> _WHAT YOU ARE ASKED TO DO_:
In the records below, locate the line containing "How far is point (1289, 403)", then output that line and all later lines exactly, through the last one.

> _INFORMATION SUPPLIED_:
-- BEGIN --
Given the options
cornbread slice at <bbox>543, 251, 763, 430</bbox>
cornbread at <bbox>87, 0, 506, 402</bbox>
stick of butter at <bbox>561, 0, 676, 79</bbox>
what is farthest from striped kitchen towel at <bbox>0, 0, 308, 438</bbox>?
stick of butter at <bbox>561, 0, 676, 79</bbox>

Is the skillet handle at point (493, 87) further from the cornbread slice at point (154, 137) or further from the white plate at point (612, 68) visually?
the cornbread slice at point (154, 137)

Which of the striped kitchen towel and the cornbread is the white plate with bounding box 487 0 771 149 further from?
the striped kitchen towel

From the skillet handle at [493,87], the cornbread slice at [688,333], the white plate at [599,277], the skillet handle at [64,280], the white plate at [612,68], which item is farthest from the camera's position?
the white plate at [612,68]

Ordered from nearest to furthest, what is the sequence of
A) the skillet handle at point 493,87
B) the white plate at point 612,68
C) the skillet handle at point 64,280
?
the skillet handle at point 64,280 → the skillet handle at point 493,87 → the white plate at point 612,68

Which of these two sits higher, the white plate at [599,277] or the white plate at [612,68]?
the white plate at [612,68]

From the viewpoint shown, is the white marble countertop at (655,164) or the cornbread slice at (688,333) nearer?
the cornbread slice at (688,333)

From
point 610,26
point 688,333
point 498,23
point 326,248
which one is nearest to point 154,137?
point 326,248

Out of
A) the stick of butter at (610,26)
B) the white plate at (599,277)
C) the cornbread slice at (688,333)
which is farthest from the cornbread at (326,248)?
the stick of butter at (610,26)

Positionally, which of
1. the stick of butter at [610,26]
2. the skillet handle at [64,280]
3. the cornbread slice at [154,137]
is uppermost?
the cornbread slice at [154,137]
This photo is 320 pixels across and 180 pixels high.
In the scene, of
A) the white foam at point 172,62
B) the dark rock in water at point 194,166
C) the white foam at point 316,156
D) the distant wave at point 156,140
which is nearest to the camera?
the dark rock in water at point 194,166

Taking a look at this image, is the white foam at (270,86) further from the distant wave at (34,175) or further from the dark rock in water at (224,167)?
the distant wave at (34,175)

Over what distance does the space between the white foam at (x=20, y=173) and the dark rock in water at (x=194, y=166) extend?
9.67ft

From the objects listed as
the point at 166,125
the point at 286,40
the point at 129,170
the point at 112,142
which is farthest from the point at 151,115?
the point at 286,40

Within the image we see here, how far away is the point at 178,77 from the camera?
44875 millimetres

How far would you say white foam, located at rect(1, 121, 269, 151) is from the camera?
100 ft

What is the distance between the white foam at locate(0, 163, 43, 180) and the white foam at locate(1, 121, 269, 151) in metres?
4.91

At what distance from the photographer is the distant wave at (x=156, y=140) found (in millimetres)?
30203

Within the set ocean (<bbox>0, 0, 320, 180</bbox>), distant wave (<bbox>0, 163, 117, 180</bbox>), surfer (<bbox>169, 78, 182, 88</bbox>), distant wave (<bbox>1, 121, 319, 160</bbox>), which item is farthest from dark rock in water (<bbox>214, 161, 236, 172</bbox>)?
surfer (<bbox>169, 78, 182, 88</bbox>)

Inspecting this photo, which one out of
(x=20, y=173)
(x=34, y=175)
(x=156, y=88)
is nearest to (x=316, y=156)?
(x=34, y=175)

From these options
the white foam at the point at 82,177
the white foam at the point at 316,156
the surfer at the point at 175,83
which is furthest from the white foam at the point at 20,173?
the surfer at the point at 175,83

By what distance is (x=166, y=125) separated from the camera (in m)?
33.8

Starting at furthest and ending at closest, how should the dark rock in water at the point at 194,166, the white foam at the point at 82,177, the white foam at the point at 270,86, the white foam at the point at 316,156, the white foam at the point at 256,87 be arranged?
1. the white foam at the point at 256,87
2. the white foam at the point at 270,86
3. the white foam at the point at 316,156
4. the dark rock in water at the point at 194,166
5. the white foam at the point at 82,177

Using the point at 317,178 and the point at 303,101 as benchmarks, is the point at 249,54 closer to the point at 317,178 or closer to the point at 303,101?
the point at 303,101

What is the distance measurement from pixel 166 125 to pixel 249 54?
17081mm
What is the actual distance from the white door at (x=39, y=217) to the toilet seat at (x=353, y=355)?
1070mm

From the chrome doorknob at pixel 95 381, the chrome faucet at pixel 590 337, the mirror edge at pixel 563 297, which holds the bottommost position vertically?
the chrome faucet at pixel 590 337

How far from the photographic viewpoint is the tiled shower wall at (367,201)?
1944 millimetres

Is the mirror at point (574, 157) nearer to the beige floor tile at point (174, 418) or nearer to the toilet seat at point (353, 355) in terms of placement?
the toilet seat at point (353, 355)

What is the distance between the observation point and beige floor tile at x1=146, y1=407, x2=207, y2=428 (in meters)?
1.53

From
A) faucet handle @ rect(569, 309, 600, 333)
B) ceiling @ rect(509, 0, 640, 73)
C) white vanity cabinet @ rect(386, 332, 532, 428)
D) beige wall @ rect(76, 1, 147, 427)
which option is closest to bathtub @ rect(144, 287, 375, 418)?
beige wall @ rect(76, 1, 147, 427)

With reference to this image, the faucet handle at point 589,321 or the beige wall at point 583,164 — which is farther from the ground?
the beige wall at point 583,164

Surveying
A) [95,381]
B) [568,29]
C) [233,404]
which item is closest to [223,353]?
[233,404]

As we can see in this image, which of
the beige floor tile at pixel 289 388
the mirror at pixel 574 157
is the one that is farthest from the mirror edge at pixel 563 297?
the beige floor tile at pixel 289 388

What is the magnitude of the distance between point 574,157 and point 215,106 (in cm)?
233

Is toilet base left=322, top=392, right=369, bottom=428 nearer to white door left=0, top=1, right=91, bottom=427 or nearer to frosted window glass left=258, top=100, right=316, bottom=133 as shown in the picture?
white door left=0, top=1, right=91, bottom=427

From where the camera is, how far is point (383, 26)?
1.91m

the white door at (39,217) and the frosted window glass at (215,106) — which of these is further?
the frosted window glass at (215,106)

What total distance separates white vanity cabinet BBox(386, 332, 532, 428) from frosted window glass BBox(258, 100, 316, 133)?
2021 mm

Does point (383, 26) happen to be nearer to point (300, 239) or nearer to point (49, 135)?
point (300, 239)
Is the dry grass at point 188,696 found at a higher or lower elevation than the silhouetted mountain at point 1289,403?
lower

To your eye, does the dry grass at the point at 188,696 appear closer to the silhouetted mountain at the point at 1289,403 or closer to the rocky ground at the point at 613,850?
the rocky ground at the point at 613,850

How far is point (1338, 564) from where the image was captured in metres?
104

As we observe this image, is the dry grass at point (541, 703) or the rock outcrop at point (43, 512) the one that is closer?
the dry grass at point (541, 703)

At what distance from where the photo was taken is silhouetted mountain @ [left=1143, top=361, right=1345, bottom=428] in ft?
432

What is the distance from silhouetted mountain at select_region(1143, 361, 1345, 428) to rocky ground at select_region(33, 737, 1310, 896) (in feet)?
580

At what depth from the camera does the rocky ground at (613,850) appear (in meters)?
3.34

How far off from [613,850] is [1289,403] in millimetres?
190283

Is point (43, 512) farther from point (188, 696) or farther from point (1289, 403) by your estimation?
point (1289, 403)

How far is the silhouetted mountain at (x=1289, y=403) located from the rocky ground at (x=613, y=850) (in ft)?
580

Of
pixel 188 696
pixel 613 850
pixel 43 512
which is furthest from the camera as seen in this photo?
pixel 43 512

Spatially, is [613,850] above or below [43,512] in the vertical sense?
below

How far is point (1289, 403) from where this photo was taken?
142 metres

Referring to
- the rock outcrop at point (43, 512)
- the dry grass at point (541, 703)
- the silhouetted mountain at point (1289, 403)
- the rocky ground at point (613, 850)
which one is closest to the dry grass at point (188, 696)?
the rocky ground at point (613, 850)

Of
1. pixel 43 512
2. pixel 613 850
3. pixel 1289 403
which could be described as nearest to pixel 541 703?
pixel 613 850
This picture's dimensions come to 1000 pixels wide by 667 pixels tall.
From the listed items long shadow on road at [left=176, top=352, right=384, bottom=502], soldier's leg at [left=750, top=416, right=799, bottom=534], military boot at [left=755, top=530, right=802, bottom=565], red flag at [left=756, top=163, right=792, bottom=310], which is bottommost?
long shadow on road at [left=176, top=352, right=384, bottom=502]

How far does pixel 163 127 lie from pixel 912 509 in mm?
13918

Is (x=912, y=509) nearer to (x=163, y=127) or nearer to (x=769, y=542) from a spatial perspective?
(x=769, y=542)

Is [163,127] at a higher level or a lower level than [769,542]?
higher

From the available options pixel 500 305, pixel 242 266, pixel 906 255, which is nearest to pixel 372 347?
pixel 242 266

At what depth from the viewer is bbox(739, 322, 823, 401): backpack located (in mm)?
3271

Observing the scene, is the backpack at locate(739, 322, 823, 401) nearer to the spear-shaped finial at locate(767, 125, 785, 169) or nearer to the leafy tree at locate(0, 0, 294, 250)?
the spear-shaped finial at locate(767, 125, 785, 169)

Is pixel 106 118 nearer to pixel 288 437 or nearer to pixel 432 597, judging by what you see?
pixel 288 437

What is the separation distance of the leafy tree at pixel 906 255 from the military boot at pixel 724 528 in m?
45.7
-- END --
> _TASK OUTPUT_:
How far is point (1289, 403) from where this photo was taken?
142 metres

Referring to
- the rock outcrop at point (43, 512)
- the dry grass at point (541, 703)
- the silhouetted mountain at point (1289, 403)
- the rocky ground at point (613, 850)
which one is closest to the dry grass at point (188, 696)?
the rocky ground at point (613, 850)

Of
1. pixel 43 512
2. pixel 613 850
3. pixel 1289 403
which could be described as nearest to pixel 541 703?
pixel 613 850
This picture's dimensions come to 1000 pixels wide by 667 pixels tall.
From the listed items long shadow on road at [left=176, top=352, right=384, bottom=502], soldier's leg at [left=750, top=416, right=799, bottom=534], military boot at [left=755, top=530, right=802, bottom=565], red flag at [left=756, top=163, right=792, bottom=310], which is bottommost?
long shadow on road at [left=176, top=352, right=384, bottom=502]

How far does pixel 163 127 lie from pixel 912 509 in mm?
13918

Is (x=912, y=509) nearer to (x=163, y=127) or nearer to (x=769, y=542) from a spatial perspective?
(x=769, y=542)

Is [163,127] at a higher level or a lower level than [769,542]?
higher

From the available options pixel 500 305, pixel 242 266, pixel 906 255, which is nearest to pixel 372 347?
pixel 242 266

At what depth from the viewer is bbox(739, 322, 823, 401): backpack located (in mm)?
3271

Observing the scene, is the backpack at locate(739, 322, 823, 401) nearer to the spear-shaped finial at locate(767, 125, 785, 169) or nearer to the leafy tree at locate(0, 0, 294, 250)?
the spear-shaped finial at locate(767, 125, 785, 169)

Is pixel 106 118 nearer to pixel 288 437 or nearer to pixel 432 597, judging by what you see?
pixel 288 437

What is the separation distance of the leafy tree at pixel 906 255 from the military boot at pixel 724 528 in m?
45.7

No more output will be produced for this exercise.